The MP of my hometown, DAP’s Liew Chin Tong was quoted by Malaysian Insight as saying this yesterday;

GE14 to be decided in Umno’s 40 marginal seats


Liew said Umno has 73 seats in the peninsula, in which 30 were fixed deposit seats, mainly situated on the east coast.
Taking a 60-40% mixed seat as an example, Liew said PH could garner 80% of the non-Malay votes while the Malay votes would be divided four-ways among Umno, PH, “hardcore” PAS voters who are virulently anti-Umno and those who are pro-PAS president Abdul Hadi Awang who supported Umno.
Liew said PH needs only 10 to 15% of the Malay votes to win the seat.
“A swing is possible. The scenario painted by Lim Kit Siang of a 10% Malay swing for PH to win the general election is achievable.
“There will be a Malay-Malaysian tsunami. You will see a new government.”
Liew said the battle ground will be in southern Kedah, northern and southern Perak, northern Penang, northern Selangor, Pahang along the Karak highway, and northern and southern Johor.

So, it’s quite clear now where the Pakatan’s main attack will be concentrated for GE14.

Image result for LIEW CHIN TONG

The key, as always, is on whether Pakatan can get enough Malays to support them.

Liew and his DAP buddies know this for certain and learning from the experience of GE13, I believe they will let the Malays in the opposition coalition to take the lead this time.

DAP tried to do that in GE13 but it was not good enough as the Chinese tsunami spooked the Malays. They also realised that their aggressive wooing of the Chinese and demands for things such as a non- Malay for the DPM post had back fired.

Back then they used Pas to break the Umno’s Malay vote bank but it didn’t work. Pas was simply not good enough to do that.

For instance, in Johor, which is definitely going to be the most important frontline state for GE14, over 83 per cent Malays voted for BN in 2013.

This time, I believe Pribumi will take over the role played by Pas in the last general election.

Despite being a young party compared to Pas, I think Pribumi can be quite dangerous in especially those targeted areas.

With Tun Dr Mahathir Mohamad leading their charge, the risk of BN losing those marginal seats is very much greater.

Pribumi is after all mostly ex-Umno and they know how to fight their former colleagues.

PKR and Amanah may know this too and willing to take the back seats. If they don’t, then that’s too bad for them.

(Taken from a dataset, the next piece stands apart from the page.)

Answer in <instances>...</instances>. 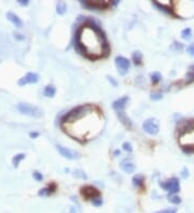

The question in my head now is whether BN, particularly Umno realise this impending danger and are prepared for it.

At the moment, from the little that I know, Penang and Perak Umno are doing a relatively good job. At the current rate, I believe it will be status quo there.

Kedah Umno, I was told, is doing its best but its efforts may not be good enough.

Selangor Umno is Selangor Umno. No need to comment further.

Pahang Umno is quite okay but those areas along the Karak Highway being targeted do look quite vulnerable.

Johor, which is where I’m most familiar with, is the one I think where the Pakatan’s hammer will fall the hardest. The last time I checked, Johor Umno is trying its best to be prepared  but has yet to reach the level of preparedness it achieved at the same point before the last general election. If I’m still involved as I did there in GE13, I would be worried.

Well, you can compared Liew’s analysis with this one by me;

Meanwhile there’s this story by Malaysian Insight too yesterday ;

Pakatan had better not pin hopes on Malay tsunami, says pollster 

Interesting, isn’t it?

Okay, those are quite serious stuff.